In the meantime, society requires the approach built upon Moshe’s failure. Prayer and spiritual leadership must not be the coming of a Zarathusra out of the desert who perceives himself or herself as being personally superior, that is, arguing for leadership because he has “great merit before the Lord”. The Yismach Yisrael riffs off the Midrash in Devarim Rabba 2:6, in which the plural phrase laymor, saying, is instructive of the appropriate route for prayer. Prayer, he explains, is effective when it is a reflection of the wishes of a society coming before Gd. One prays recognizing that one is a human with social ties and responsibilities. One does not pray in the desert, one should pray recognizing the human condition, and one’s condition as a part of all of humanity. The Tiferet Shelomo rejected the route of solitude and requested that his disciples come to him even with their “mere” daily needs, so that he would continuously be reminded of the travails of mundane daily life, and not perceive his isolated spiritual existence as being representative of existence.

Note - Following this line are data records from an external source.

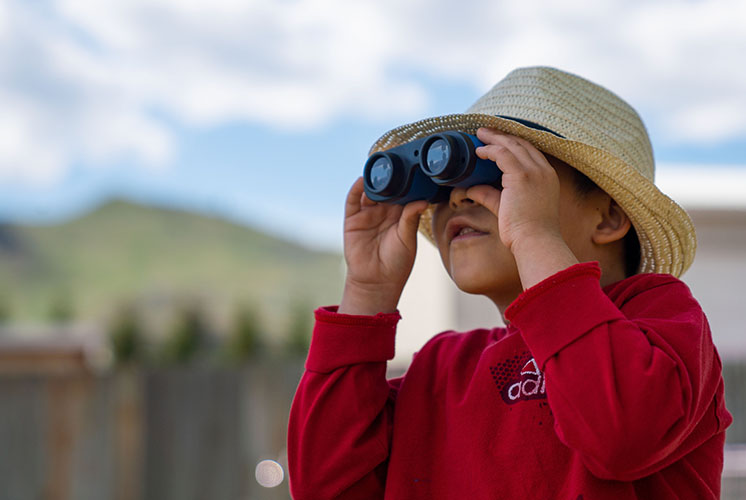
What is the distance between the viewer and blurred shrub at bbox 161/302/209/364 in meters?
7.79

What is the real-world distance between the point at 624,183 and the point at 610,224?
116 mm

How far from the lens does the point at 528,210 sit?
49.6 inches

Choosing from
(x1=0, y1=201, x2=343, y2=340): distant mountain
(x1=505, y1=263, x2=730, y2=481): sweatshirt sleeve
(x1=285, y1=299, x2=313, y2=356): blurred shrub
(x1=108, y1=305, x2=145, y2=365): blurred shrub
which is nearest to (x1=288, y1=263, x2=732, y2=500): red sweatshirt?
(x1=505, y1=263, x2=730, y2=481): sweatshirt sleeve

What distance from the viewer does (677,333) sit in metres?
1.16

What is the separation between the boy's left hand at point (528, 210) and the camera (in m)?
1.21

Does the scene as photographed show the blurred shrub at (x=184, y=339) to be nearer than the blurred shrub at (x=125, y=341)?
No

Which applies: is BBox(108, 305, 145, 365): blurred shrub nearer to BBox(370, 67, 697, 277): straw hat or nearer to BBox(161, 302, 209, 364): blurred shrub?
BBox(161, 302, 209, 364): blurred shrub

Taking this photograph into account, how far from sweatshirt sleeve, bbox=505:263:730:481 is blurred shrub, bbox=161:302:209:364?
674cm

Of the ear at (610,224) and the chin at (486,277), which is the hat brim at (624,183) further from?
the chin at (486,277)

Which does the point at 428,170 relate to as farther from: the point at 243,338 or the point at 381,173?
the point at 243,338

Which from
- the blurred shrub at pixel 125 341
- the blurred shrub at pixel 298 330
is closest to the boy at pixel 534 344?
the blurred shrub at pixel 125 341

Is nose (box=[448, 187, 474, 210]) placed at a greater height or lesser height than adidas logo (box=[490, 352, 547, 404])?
greater

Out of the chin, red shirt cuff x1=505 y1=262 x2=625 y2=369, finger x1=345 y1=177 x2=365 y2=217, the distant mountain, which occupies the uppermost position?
the distant mountain

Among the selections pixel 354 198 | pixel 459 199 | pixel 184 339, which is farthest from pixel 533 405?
pixel 184 339
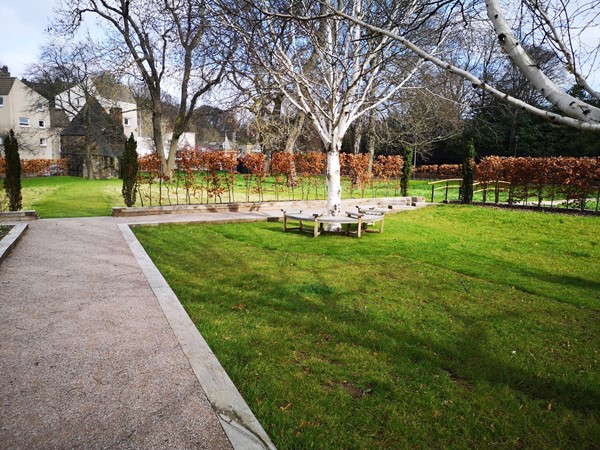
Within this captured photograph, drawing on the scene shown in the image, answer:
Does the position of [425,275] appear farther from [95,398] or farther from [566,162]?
[566,162]

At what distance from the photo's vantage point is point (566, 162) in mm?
14734

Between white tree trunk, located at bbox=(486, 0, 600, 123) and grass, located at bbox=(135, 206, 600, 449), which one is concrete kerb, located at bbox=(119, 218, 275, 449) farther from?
white tree trunk, located at bbox=(486, 0, 600, 123)

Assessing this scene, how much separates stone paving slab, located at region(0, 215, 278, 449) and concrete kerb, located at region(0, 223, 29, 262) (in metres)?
0.99

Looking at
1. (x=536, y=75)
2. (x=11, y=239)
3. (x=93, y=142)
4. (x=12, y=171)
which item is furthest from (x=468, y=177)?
(x=93, y=142)

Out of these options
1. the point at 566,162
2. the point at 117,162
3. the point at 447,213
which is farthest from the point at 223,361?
the point at 117,162

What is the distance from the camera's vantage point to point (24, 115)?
4747 centimetres

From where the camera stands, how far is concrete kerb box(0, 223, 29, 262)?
23.8 feet

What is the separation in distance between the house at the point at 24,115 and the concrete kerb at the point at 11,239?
41.2 metres

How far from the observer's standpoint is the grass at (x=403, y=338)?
2.93m

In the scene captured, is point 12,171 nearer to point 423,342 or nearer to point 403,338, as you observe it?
point 403,338

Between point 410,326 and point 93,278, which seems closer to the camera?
point 410,326

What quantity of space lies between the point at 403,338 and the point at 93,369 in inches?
116

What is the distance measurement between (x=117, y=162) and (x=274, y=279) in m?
42.3

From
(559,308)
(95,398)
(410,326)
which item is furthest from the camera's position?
(559,308)
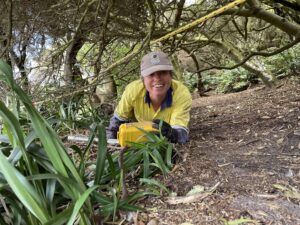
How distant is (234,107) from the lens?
174 inches

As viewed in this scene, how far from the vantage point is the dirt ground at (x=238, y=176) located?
4.89ft

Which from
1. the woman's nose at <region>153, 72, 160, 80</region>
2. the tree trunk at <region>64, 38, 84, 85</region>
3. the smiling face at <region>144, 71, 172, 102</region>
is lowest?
the smiling face at <region>144, 71, 172, 102</region>

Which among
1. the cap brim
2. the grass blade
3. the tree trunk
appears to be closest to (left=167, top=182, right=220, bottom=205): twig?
the grass blade

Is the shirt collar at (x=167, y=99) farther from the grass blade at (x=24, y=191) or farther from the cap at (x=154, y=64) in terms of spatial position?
the grass blade at (x=24, y=191)

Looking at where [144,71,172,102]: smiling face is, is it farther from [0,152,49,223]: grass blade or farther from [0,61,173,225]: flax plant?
[0,152,49,223]: grass blade

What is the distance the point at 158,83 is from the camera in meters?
2.76

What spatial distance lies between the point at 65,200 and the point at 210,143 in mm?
1370

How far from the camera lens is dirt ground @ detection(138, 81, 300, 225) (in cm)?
149

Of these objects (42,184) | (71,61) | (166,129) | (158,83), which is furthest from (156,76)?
(71,61)

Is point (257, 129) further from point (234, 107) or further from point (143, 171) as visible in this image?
point (234, 107)

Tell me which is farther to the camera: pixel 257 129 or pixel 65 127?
pixel 65 127

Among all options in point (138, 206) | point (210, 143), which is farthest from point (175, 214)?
point (210, 143)

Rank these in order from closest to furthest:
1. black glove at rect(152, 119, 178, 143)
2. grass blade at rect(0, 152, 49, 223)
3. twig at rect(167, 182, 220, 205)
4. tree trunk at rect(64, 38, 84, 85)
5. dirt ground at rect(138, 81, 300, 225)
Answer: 1. grass blade at rect(0, 152, 49, 223)
2. dirt ground at rect(138, 81, 300, 225)
3. twig at rect(167, 182, 220, 205)
4. black glove at rect(152, 119, 178, 143)
5. tree trunk at rect(64, 38, 84, 85)

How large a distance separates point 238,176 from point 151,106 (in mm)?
1269
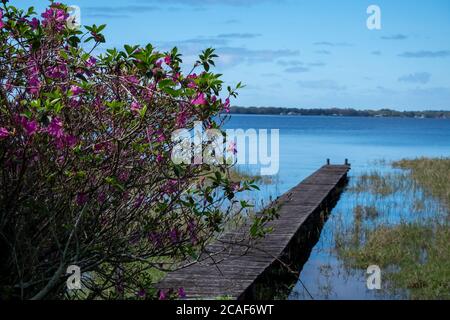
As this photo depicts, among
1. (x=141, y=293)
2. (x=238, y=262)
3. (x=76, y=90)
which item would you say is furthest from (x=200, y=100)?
(x=238, y=262)

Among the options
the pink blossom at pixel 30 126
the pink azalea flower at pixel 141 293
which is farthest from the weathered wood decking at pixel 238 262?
the pink blossom at pixel 30 126

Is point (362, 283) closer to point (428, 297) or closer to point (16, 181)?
point (428, 297)

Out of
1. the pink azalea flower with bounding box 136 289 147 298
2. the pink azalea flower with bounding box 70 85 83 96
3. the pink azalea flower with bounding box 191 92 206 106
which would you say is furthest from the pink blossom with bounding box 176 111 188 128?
the pink azalea flower with bounding box 136 289 147 298

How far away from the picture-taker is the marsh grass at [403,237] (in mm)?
9711

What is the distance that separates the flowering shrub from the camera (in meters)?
4.24

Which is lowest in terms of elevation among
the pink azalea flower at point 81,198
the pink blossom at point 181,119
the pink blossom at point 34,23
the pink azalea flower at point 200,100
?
the pink azalea flower at point 81,198

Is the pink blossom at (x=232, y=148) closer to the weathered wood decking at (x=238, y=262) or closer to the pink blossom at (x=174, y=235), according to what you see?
the weathered wood decking at (x=238, y=262)

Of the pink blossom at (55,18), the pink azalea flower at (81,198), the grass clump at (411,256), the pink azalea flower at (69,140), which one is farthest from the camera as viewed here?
the grass clump at (411,256)

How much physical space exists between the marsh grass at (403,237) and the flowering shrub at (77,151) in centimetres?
545

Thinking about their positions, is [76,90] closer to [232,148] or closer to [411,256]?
[232,148]

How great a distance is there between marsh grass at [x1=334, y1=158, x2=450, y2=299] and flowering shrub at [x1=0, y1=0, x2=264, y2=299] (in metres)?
5.45

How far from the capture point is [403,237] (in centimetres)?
1264

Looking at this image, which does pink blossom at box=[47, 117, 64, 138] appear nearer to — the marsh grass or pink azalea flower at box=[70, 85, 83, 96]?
pink azalea flower at box=[70, 85, 83, 96]

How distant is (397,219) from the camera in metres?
15.2
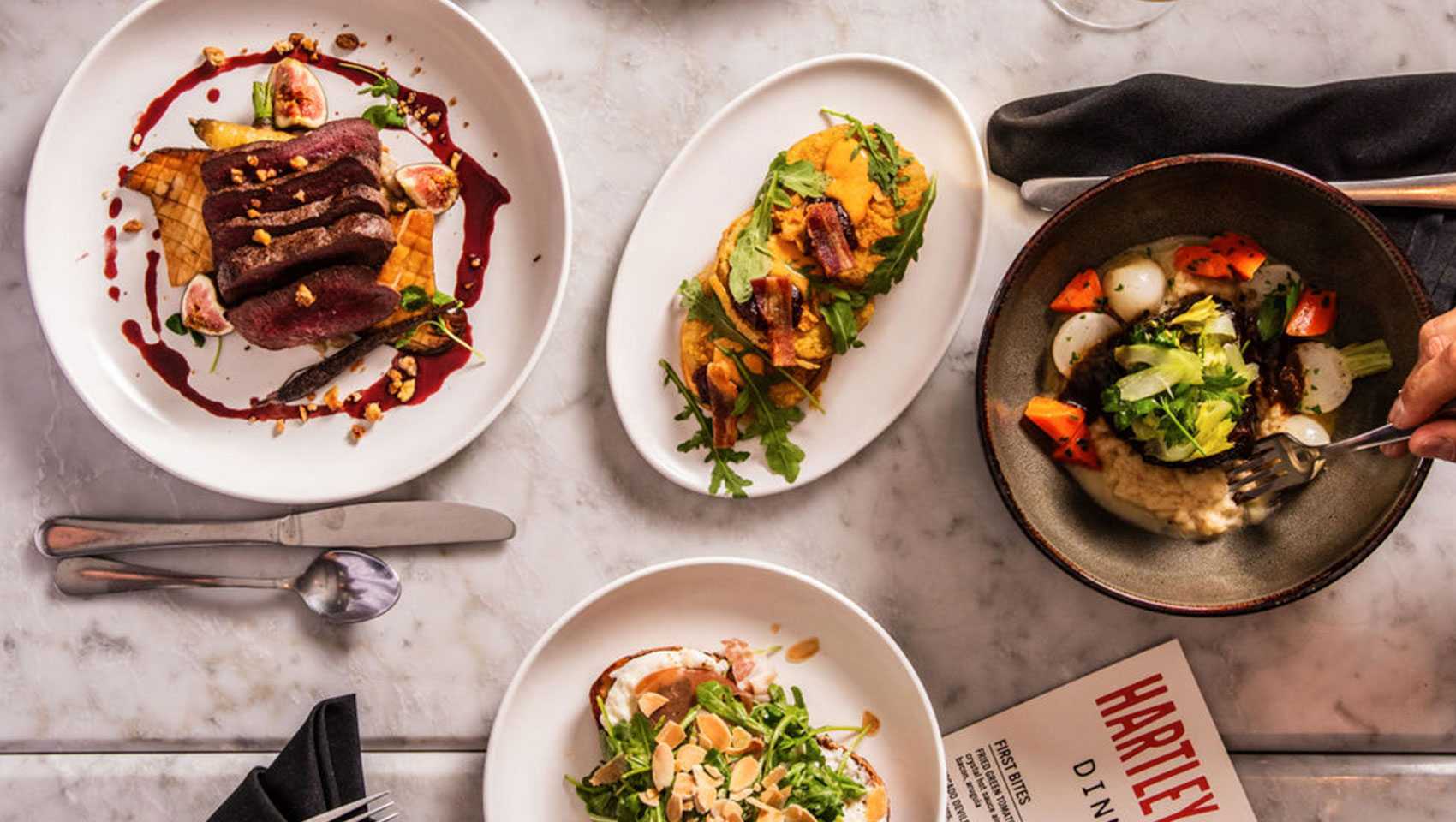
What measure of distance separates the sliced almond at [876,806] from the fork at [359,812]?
1172 millimetres

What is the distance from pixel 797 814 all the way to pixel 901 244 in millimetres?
1348

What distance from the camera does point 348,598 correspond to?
2553 mm

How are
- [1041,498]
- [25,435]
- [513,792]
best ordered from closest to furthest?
1. [1041,498]
2. [513,792]
3. [25,435]

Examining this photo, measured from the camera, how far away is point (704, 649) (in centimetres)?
254

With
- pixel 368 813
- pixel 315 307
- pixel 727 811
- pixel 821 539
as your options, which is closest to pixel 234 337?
pixel 315 307

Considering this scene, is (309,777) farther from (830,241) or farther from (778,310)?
(830,241)

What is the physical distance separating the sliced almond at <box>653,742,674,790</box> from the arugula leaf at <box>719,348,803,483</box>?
0.71 m

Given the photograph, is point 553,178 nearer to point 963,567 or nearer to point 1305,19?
point 963,567

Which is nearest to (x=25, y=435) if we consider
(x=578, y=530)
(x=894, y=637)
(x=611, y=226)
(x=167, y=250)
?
(x=167, y=250)

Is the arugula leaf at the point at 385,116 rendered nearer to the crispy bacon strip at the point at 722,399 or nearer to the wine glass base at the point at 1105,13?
the crispy bacon strip at the point at 722,399

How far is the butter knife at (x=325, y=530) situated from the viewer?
253 centimetres

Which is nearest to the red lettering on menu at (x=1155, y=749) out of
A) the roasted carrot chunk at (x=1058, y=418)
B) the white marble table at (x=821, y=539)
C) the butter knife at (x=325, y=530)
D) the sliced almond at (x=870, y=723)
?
the white marble table at (x=821, y=539)

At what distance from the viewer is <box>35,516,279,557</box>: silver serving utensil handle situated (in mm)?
2555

It is for this reason that traditional Jewish prayers are always voiced in the plural. Look carefully at the Viddui prayer, the central confessional prayer repeated multiple times during the Yom Kippur services. The sins listed (ashamnu, bagadnu, etc.) are all enumerated in the plural form, and even the most righteous person recites the list of failures, personal merit does not exempt one from being a part of this service. Why? R. Haim Vital, in the Shaar Hakavanot, explains that even if one hasn’t violated one or the other specific sin, one must aware by definition, in society, not all are perfect, and someone might have fallen and be in need of prayer. Even a great spiritual hero like Moshe has the capacity for failure, the potential for failure and redemption is at the core of our existence as humans in society, and our prayers are meant to be for the transformation of all within an ever more just and equal society.